Before leaving Harvard, I suggested to my advisor that I believed it would be interesting to calculate the particle creation by the gravitational field of matter collapsing to form a black hole. He suggested that I applied for a postdoc position. I did that but the reply said that no postdoc position was available. As I mentioned above I went to Princeton using my NSF funds. When I returned to my position at Wisconsin I was shown Stephen Hawking’s beautiful paper on that topic and immediately recognized that Hawking had solved the black hole particle creation problem in a beautiful and insightful way. To my regret, in his paper Hawking did not cite my earlier papers from 1968 and 1969 on particle creation in an expanding universe, in which I showed that the expansion of the universe caused creation operators to evolve into superpositions of creation and annihilation operators. This corresponds to the creation of particle-antiparticle pairs.

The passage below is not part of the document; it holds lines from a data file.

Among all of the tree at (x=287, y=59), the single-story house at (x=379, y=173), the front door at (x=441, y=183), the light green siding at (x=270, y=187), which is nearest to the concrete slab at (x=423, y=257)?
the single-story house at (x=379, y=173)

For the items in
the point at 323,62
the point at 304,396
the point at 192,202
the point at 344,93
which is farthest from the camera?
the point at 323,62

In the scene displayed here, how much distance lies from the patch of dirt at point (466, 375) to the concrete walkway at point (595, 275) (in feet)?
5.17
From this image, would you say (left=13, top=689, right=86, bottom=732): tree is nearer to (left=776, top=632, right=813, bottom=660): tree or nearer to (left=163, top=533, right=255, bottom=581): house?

Therefore, the phenomena of gravitational particle creation has been acquiring different faces. Using your formalism S. W. Hawking realized in 1974 that black holes also create particles, in a way deeply connected with thermodynamics. How did it influence the subsequent research in the field?
Hawking’s beautiful result was very influential. It convinced everyone that the second law of thermodynamics was valid for systems that included black holes. This revealed a deep connection between thermodynamics and general relativity. It was very gratifying to me that the particle creation mechanism described in my thesis played such a central role in relating apparently disconnected areas of physics.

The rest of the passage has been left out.